The Role of Proteomics in Bacterial Response to Antibiotics

Abstract

For many years, we have tried to use antibiotics to eliminate the persistence of pathogenic bacteria. However, these infectious agents can recover from antibiotic challenges through various mechanisms, including drug resistance and antibiotic tolerance, and continue to pose a global threat to human health. To design more efficient treatments against bacterial infections, detailed knowledge about the bacterial response to the commonly used antibiotics is required. Proteomics is a well-suited and powerful tool to study molecular response to antimicrobial compounds. Bacterial response profiling from system-level investigations could increase our understanding of bacterial adaptation, the mechanisms behind antibiotic resistance and tolerance development. In this review, we aim to provide an overview of bacterial response to the most common antibiotics with a focus on the identification of dynamic proteome responses, and through published studies, to elucidate the formation mechanism of resistant and tolerant bacterial phenotypes.
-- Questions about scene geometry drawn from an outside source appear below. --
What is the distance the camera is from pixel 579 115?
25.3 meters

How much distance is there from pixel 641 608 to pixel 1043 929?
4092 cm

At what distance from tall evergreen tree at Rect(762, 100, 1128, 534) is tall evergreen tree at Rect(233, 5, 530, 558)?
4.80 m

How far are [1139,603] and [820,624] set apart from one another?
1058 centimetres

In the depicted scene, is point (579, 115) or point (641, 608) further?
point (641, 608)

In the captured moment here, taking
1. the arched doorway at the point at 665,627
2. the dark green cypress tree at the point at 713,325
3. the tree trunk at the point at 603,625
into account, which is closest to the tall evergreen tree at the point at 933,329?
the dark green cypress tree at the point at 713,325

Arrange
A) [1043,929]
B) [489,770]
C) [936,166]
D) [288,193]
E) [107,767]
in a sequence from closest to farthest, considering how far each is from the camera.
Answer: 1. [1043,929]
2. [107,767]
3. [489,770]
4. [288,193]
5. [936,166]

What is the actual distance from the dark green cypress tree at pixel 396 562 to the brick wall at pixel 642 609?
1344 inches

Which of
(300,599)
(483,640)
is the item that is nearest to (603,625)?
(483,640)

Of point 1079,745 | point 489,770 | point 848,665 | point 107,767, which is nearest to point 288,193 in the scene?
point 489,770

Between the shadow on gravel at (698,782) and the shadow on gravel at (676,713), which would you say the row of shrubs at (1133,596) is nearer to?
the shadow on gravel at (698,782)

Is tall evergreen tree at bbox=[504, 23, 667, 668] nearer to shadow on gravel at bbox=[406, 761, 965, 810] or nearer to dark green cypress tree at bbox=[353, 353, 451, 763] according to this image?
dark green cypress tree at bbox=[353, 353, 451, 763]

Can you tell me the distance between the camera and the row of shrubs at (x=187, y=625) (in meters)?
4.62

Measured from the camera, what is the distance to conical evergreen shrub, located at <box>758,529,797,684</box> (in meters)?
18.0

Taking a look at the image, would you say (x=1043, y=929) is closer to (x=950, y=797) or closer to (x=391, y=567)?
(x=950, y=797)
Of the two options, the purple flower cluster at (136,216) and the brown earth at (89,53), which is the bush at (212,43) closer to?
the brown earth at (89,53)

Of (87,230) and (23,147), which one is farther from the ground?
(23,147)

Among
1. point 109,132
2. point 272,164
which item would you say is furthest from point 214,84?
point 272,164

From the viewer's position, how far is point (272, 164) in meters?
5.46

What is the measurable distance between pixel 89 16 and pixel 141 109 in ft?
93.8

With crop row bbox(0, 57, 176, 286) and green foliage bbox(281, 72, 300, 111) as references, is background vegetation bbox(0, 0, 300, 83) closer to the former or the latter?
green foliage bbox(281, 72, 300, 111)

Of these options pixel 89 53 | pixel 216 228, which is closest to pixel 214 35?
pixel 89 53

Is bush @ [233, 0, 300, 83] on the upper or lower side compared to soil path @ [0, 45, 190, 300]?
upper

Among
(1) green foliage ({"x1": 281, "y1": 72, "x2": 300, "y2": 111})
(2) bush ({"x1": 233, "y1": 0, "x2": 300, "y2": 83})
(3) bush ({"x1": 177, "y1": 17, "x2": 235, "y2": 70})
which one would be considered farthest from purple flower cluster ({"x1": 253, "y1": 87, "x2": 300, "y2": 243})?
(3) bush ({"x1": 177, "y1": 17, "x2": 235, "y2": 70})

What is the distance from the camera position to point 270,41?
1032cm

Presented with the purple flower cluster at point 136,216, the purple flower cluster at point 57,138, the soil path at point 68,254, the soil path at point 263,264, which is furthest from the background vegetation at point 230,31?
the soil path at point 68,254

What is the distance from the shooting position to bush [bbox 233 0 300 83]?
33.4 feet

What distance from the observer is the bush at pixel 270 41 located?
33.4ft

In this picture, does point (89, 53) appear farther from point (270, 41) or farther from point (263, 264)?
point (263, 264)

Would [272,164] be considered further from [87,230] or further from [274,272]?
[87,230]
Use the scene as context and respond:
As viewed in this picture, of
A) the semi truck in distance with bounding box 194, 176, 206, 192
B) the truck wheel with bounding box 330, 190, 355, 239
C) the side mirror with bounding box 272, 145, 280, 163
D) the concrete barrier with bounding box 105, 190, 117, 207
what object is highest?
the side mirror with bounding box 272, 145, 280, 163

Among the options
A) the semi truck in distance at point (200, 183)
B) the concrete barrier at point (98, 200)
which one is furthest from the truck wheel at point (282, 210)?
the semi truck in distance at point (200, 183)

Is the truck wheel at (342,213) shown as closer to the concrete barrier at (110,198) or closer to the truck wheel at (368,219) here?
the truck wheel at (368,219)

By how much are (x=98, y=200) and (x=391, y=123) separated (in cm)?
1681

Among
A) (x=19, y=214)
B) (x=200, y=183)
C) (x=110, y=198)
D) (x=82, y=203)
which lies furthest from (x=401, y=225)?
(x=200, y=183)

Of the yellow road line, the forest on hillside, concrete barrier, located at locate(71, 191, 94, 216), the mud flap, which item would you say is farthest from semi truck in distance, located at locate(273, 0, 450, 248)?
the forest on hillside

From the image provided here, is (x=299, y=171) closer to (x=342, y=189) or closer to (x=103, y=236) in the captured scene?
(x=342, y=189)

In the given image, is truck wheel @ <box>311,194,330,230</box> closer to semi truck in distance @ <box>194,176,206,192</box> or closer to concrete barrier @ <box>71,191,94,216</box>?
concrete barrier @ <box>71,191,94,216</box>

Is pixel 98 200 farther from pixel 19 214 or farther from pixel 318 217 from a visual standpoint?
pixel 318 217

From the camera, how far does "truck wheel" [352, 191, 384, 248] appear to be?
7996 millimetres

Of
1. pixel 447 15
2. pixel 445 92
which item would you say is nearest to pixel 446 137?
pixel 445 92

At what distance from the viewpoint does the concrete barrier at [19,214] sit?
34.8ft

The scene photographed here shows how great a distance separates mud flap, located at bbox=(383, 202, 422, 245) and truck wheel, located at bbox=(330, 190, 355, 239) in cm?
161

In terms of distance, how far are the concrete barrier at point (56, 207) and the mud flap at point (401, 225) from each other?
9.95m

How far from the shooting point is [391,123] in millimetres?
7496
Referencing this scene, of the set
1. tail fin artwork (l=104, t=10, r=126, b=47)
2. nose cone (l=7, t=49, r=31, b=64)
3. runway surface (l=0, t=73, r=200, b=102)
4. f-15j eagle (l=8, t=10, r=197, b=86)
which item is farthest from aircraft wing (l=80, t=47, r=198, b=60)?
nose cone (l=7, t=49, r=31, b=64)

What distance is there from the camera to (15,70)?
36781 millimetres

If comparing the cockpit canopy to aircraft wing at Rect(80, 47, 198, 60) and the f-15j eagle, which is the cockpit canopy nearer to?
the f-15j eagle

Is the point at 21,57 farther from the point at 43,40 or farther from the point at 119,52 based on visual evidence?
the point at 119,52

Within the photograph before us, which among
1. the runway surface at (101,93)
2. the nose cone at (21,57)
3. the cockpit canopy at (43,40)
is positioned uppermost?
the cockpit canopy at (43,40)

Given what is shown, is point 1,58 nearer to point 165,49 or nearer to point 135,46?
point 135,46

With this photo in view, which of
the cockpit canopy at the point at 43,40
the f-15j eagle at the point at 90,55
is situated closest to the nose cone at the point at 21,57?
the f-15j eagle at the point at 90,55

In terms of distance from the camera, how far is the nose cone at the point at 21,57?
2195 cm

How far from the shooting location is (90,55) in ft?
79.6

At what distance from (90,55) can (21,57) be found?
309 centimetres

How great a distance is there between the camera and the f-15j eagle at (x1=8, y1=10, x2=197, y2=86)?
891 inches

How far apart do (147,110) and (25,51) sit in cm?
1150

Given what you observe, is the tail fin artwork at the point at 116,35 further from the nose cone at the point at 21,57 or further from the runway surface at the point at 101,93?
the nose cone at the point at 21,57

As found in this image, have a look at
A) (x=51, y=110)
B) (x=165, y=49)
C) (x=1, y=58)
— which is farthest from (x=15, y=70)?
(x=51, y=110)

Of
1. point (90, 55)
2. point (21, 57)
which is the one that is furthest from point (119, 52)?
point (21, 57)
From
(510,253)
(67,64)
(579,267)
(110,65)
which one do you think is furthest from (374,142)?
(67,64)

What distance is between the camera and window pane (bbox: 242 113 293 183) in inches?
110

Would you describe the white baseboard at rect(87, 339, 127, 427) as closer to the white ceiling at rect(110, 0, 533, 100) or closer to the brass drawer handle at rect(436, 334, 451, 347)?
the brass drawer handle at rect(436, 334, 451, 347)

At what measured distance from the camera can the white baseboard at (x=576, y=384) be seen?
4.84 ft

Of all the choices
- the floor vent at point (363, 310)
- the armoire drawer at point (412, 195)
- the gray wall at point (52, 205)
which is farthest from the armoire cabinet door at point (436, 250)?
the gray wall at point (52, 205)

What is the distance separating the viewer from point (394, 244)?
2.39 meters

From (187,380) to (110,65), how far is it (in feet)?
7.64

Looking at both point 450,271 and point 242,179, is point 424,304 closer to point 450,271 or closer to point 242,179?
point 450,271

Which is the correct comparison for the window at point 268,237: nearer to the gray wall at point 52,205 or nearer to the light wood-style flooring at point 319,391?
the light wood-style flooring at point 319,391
Keywords: antibiotic resistance; antibiotic tolerance; antibiotics; multi-drug resistant bacteria; pathogens; proteomics.

Figure 1

Overview of the common antibiotic resistance mechanism in bacteria. Molecular mechanisms of antibiotic resistance that includes target modification, drug inactivation, decreased affinity to lipopolysaccharides (LPS) and penicillin binding protein (PBP), and expression of porins and efflux pumps are shown.

Figure 2

Chemical structure of conserved ring structure in β-lactam antibiotics and side-chain functionalities (R₁ and R₂) of three β-lactam antibiotics, ampicillin, oxacillin, and meropenem. Dashed lines represent the connecting bonds to the β-lactam ring (red).

Figure 3

The chemical structures of three aminoglycoside compound. r tobramycin, kanamycin, and gentamicin are shown. All three compounds chare similar ring number 1 indicated across the structures.

Figure 4

The chemical structure of two antibiotics, azithromycin, and erythromycin that belong to the macrolide class are shown. Conserved ring structures of sugars 1 and 2 (red) and varied lactone ring are shown.

Figure 5

Chemical structures of three clinically used quinolone antibiotics is shown.

Figure 6

Chemical structures of cyclic lipopeptides, polymyxin (B₁ and B₂), colistin (A and B), and daptomycin, are shown. R=CH₃ is polymyxin B1 and R=H is polymyxin B2. Similarly, for colistin, R=CH₃ is colistin A and R=H is colistin B. The ring in daptomycin consist of 10 varied amino acids and the tail contains different amino acid composition along with longer carbon chain (10 carbons).